Job A ▸
In the four rows of music notation that follow the Caroline A. Bassett text, swap "first note" for "opening note" and give those rows again with everything else unchanged. Leave the pictures out of your answer.

Caroline A. Bassett
(1882–1926) Caroline attended several of the National Women's Rights Conventions in the 1850s. She signed a petition to urge voting against Leslie Russell, a New York State Attorney General—who opposed women's rights and whose recommendation was blocking women’s rights legislation in New York State. He was defeated. Caroline served as Michigan's state superintendent of the Women's Temperance Union for three years. Frances Willard, later president of the Woman’s Christian Temperance Union, spoke of the problem in a 1874 speech known as “Everybody’s War:”
“There is a war about this in America, a war of mothers and daughters, sisters, and wives.” Frances described how a man goes to a bar and “loiters away his time” and “fritters away his earnings” and then goes home, “to the house where he is best loved…he inflicts atrocities which imagination cannot picture and no tongue dare describe.” As Anthony put it in 1899, “the only hope” for Prohibition was, “putting the ballot into the hands of women.”

Data rows ▸
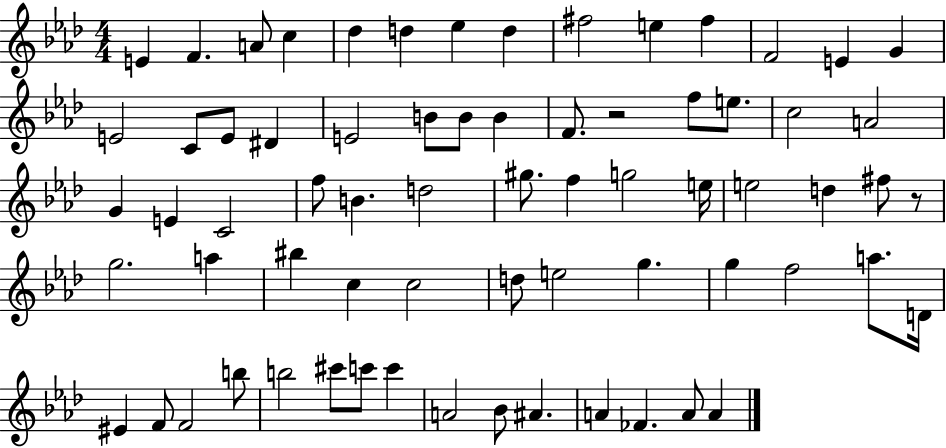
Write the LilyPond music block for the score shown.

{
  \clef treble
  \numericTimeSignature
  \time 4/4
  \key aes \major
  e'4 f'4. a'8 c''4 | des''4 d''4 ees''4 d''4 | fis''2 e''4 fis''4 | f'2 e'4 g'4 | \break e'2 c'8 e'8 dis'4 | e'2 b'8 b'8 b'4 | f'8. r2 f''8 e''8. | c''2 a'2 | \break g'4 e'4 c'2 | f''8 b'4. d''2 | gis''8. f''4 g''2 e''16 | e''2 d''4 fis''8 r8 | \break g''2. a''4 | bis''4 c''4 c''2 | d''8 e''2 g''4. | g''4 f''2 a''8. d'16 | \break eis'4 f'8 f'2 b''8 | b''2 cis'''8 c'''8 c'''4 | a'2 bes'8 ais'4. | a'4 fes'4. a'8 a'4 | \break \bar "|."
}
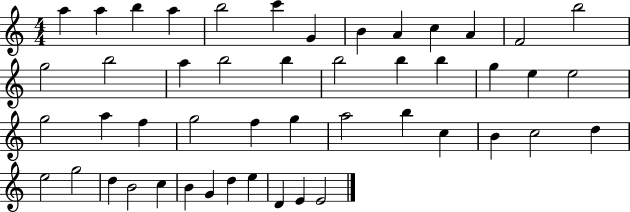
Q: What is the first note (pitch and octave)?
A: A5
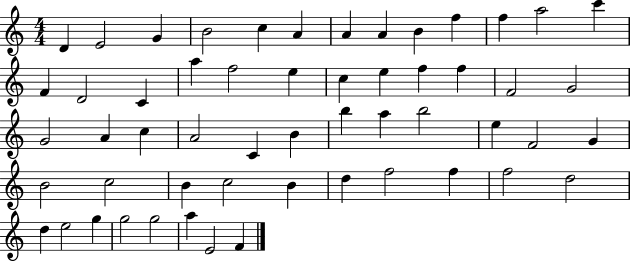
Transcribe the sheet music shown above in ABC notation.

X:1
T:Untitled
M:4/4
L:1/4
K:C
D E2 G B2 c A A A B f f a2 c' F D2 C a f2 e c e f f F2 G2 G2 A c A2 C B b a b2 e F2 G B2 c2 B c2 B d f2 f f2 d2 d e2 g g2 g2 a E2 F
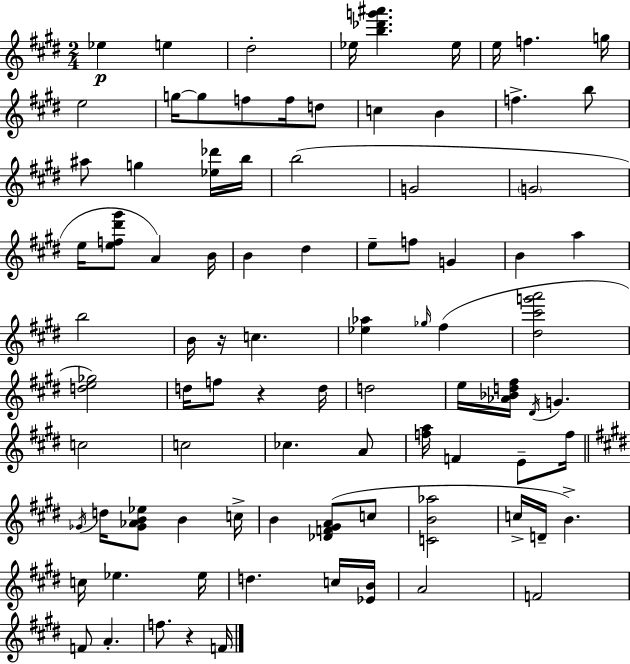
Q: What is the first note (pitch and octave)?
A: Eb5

Job B ▸
Answer these questions from the Caroline A. Bassett text above, one answer per line:
(i) For how many years did Caroline serve as Michigan's state superintendent of the Women's Temperance Union?
(ii) In what year did Frances Willard give the speech known as "Everybody's War"?
(iii) According to Anthony in 1899, what was "the only hope" for Prohibition?

Final answer A ▸
Write the LilyPond music block for the score shown.

{
  \clef treble
  \numericTimeSignature
  \time 4/4
  \key aes \major
  e'4 f'4. a'8 c''4 | des''4 d''4 ees''4 d''4 | fis''2 e''4 fis''4 | f'2 e'4 g'4 | \break e'2 c'8 e'8 dis'4 | e'2 b'8 b'8 b'4 | f'8. r2 f''8 e''8. | c''2 a'2 | \break g'4 e'4 c'2 | f''8 b'4. d''2 | gis''8. f''4 g''2 e''16 | e''2 d''4 fis''8 r8 | \break g''2. a''4 | bis''4 c''4 c''2 | d''8 e''2 g''4. | g''4 f''2 a''8. d'16 | \break eis'4 f'8 f'2 b''8 | b''2 cis'''8 c'''8 c'''4 | a'2 bes'8 ais'4. | a'4 fes'4. a'8 a'4 | \break \bar "|."
}
Q: What is the opening note (pitch and octave)?
A: A5
Transcribe the sheet music shown above in ABC notation.

X:1
T:Untitled
M:4/4
L:1/4
K:C
D E2 G B2 c A A A B f f a2 c' F D2 C a f2 e c e f f F2 G2 G2 A c A2 C B b a b2 e F2 G B2 c2 B c2 B d f2 f f2 d2 d e2 g g2 g2 a E2 F
Q: What is the opening note (pitch and octave)?
A: Eb5

Final answer B ▸
(i) Three years.
(ii) 1874.
(iii) Putting the ballot into the hands of women.